If we become aware of unacceptable odours produced by spreading agricultural materials, an officer will investigate the source to ensure that the Code of Practice is being complied with.

We will not usually consider complaints unless the odour persists for at least 24 hours after spreading has been completed.

Commercial Kitchen Extraction Systems

Although it is not possible to completely remove all odours, planning conditions generally prevent odour nuisances occurring from commercial kitchens.

If you feel that odour from a commercial kitchen, such as a restaurant or pub, is having an unreasonable effect on the enjoyment of your property please contact the Environmental Protection Team for advice.

We will try to assess whether the offending kitchen is operating what is known as "best practice methods". For example, is the extraction system suitable for the types of food and quantities of foods being cooked, taking into account reasonable cost. If the premises is found to be already operating "best practice methods", then the Local Authority has little remit to enforce change.

DEFRA's Guidance on the Control of Odour and Noise from Commercial Kitchen Exhaust Systems gives odour (and noise) control advice for commercial kitchens (PDF: 425Kb / 99 pages). It also outlines what should be submitted to the planning department when applying to change the extraction system in a commercial kitchen.

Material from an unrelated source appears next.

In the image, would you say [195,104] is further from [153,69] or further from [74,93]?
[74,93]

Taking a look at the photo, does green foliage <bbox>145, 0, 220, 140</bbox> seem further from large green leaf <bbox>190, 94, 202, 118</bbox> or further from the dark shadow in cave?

Industrial, Trade and Business Activities

We regulate certain types of business to keep any air pollution (including odour) that they may cause to a minimum.

Under the Environmental Permitting Regulations 2010, certain businesses must get a permit from us. This permit will set out conditions they must keep to, including ways to prevent odours produced by their activities from causing a nuisance.

If you do experience problems with odours from businesses, contact the Environmental Protection Team for advice. We may need to refer your complaint to the Environment Agency as permits for larger industrial activities are issued and enforced by them.

If we cannot solve the problem by enforcing the conditions of the permit, we may be able to take action under the Environmental Protection Act 1990.